• _STUDY QUESTIONS_
[a] From the news excerpt on the Extractive Industries Transparency Initiative below, reproduce the text between "Nonprofit groups involved" and "agency flatly denies.", inclusive.
[b] Extend the news excerpt on the Extractive Industries Transparency Initiative below, picking up after its final sentence.

Such a move would mark the second time this year the Trump administration has taken action to shield U.S. energy companies from efforts to promote transparency.

Nonprofit groups involved in implementing the voluntary Extractive Industries Transparency Initiative (EITI) say the Department of the Interior is pulling back from the global anti-corruption effort — an accusation the agency flatly denies.

But Interior appears to have halted its work on the project.

Such a retreat is a retreat from our values, which give America its strength and its moral leadership in the world
Sen. Ben Cardin and former Sen. Richard Lugar

Interior officials canceled all of the remaining scheduled meetings with nonprofit and industry groups linked to EITI, saying they cost too much at a time when government agencies are being asked to trim expenses, according to people who were on a call with the department this month. Weekly subcommittee meetings by phone were also canceled.

Last month, congressional Republicans repealed a related U.S. rule that would have required drillers and miners listed on U.S. stock exchanges to disclose payments to foreign governments.

• _RECORD EXTRACTS_
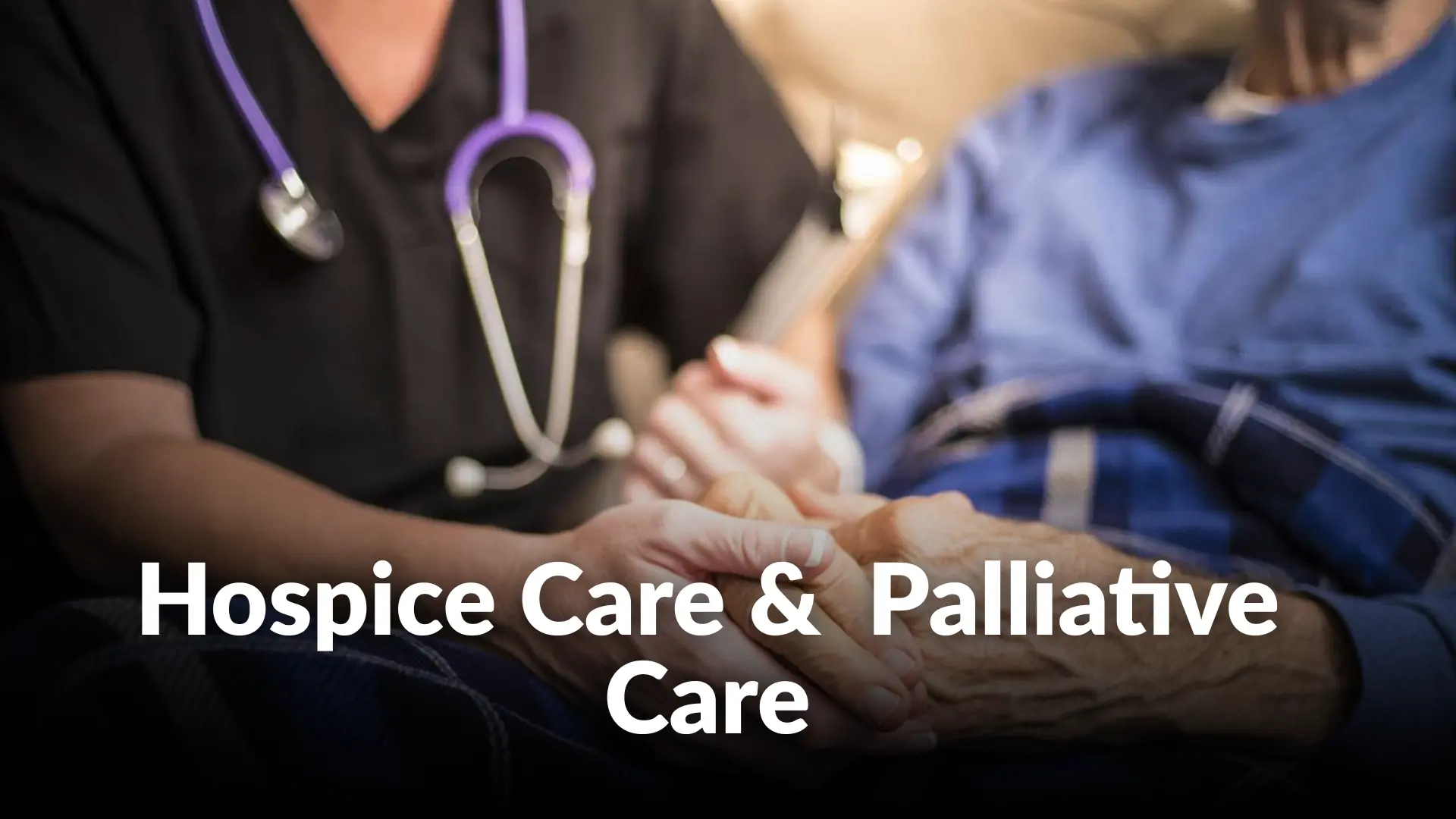 Hospice & Palliative Care
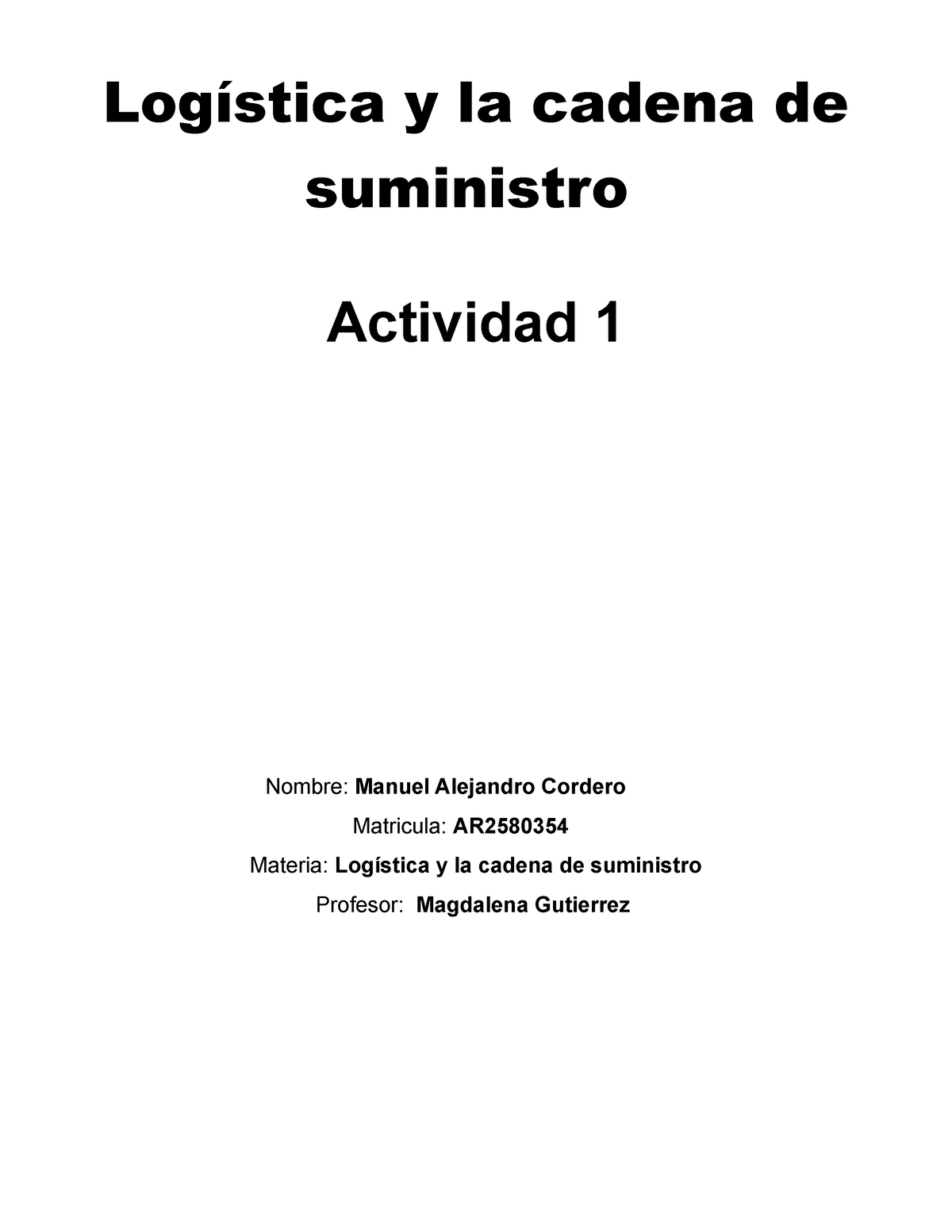 Actividad 1 Logistica 1 - Logística Y La Cadena De Suministros IN A ...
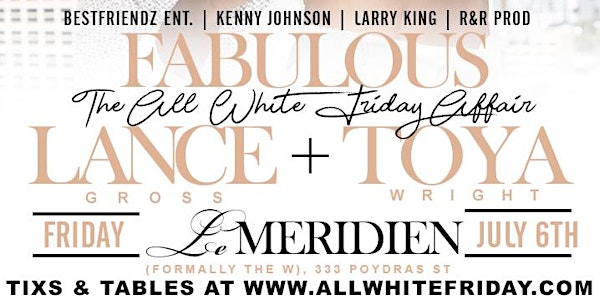 THE ANNUAL ALL WHITE FABULOUS FRIDAY AFFAIR 2018 at The Le' Meridien w/ LAN...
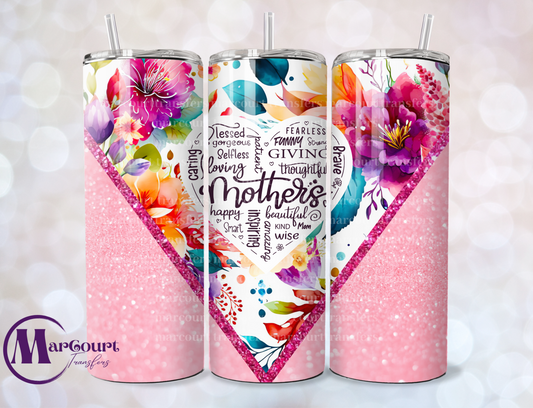 MOTHERS-SKINNY TUMBLER TRANSFER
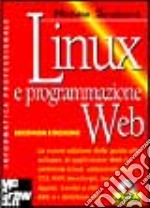 Linux e programmazione Web. Con CD-ROM libro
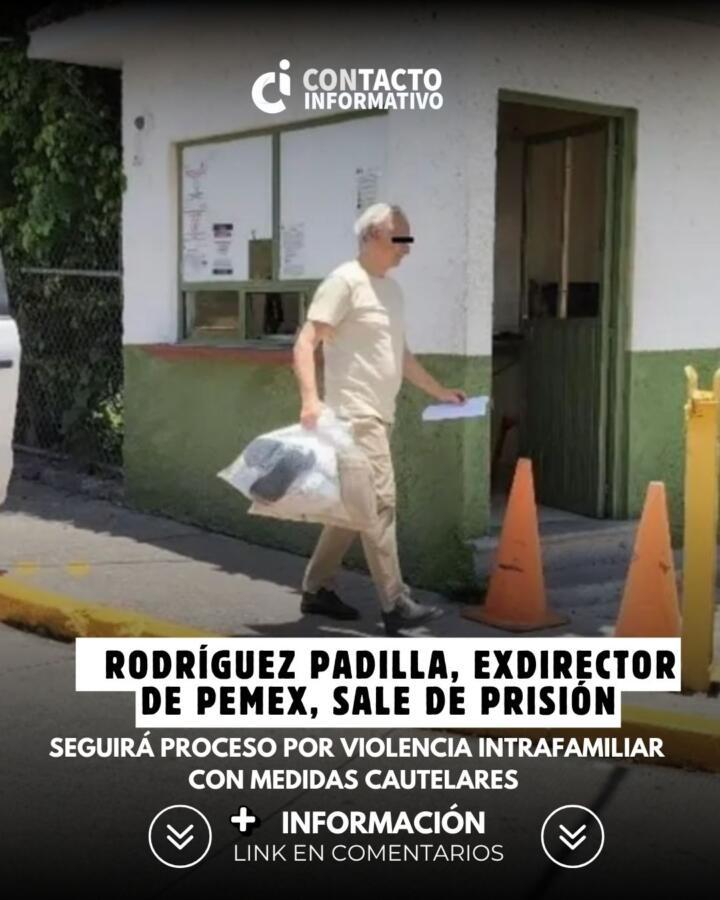 Rodríguez Padilla, exdirector de Pemex, sale de prisión; seguirá proceso por violencia intrafamiliar con medidas cautelares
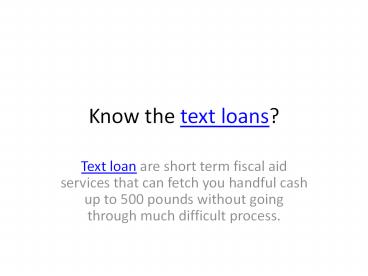 Know the text loans?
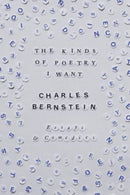 The Kinds of Poetry I Want : Essays & Comedies-9780226836096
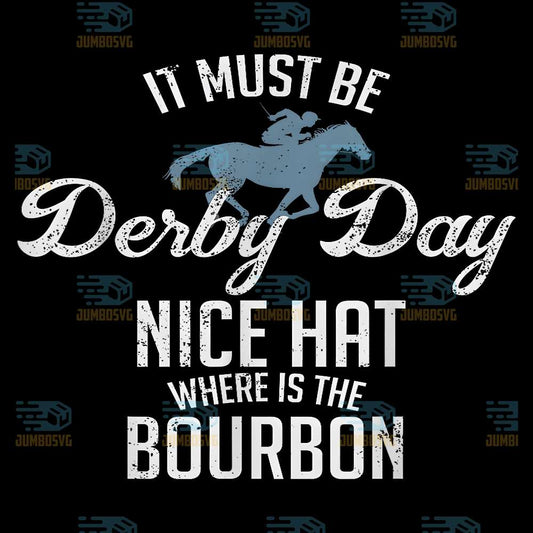 It-Must-Be-Derby-Day-And-Nice-Hat-Where-Is-The-Bourbon-Png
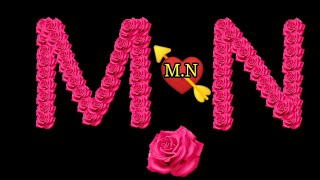 M N Status M N Love Status Nn Name Love Song M.n Name Love Whatsapp Status Video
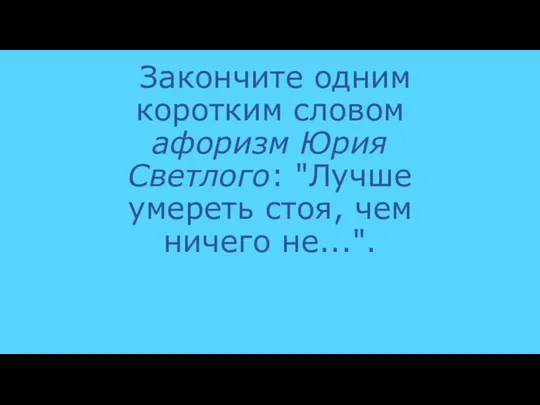 Закончите одним коротким словом афоризм Юрия Светлого: "Лучше умереть стоя, чем ничего не...".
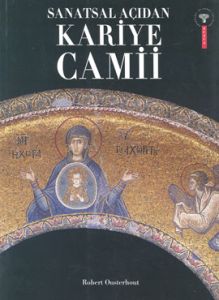 Sanatsal Açıdan Kariye Camii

• _ANSWERS FOR THE EXERCISE_
[a]
Nonprofit groups involved in implementing the voluntary Extractive Industries Transparency Initiative (EITI) say the Department of the Interior is pulling back from the global anti-corruption effort — an accusation the agency flatly denies.

[b]
'Death knell' for program

The goal of both EITI and the U.S. rule repealed last month is to make it easier for watchdogs to assure that countries' natural resource wealth trickles down to regular people, rather than enriching only a small group of elites — a common dynamic in countries that depend on raw material exports, sometimes called the "resource curse."

The Department of the Interior's Office of Natural Resources Revenue manages efforts by the United States to comply with EITI reporting standards, which began in 2011.

To be sure, energy companies remain subject to strict reporting and auditing rules imposed by the U.S. government, but the EITI is largely seen as an effort to lead by example and shape the norms of countries.

Democratic Sen. Ben Cardin and former Republican Sen. Richard Lugar, the lawmakers behind the scuttled U.S. rule, said implementing EITI standards at home would have shown that the United States "walk the talk."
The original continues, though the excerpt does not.